WORK TO COMPLETE: Update the stretch from "Looking over the image, how do you arrange" through "point 284,369, point", both lines included, by replacing "arrange" with "order" and keeping everything else the same.

Begin INPUT RECORDS

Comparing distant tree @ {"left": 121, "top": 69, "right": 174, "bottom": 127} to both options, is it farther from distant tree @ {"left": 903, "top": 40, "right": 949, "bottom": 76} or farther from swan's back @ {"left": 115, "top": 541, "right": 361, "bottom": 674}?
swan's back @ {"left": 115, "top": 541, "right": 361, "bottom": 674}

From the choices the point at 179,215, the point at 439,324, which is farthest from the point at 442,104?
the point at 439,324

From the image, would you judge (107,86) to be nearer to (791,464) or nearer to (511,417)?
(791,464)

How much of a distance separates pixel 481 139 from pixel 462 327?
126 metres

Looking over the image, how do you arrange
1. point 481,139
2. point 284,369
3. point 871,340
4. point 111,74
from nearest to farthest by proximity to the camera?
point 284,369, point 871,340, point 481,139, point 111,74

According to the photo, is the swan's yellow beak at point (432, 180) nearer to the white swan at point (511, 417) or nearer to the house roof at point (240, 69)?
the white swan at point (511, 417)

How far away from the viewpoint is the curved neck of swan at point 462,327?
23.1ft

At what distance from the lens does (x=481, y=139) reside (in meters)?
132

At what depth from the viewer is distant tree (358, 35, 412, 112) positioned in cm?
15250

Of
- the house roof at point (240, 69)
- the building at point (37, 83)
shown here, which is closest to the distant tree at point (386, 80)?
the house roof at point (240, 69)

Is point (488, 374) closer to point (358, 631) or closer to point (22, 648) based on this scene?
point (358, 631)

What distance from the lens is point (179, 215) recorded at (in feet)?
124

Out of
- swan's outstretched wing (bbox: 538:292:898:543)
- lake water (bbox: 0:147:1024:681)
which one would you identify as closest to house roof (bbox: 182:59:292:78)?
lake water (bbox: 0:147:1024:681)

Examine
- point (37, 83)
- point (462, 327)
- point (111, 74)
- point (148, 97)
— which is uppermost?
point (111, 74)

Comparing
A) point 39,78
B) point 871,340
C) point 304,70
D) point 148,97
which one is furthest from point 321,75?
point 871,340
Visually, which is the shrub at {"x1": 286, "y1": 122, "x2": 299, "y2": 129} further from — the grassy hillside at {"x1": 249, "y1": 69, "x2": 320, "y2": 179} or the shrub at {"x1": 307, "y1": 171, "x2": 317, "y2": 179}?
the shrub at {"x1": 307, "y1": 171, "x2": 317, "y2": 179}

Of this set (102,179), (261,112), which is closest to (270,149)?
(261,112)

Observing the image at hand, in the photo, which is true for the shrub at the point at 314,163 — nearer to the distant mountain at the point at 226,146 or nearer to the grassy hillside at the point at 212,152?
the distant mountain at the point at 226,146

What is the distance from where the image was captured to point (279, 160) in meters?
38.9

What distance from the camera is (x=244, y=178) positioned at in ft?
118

End INPUT RECORDS

ANSWER IN FULL:
Looking over the image, how do you order
1. point 481,139
2. point 284,369
3. point 871,340
4. point 111,74
from nearest to farthest by proximity to the camera?
point 284,369, point 871,340, point 481,139, point 111,74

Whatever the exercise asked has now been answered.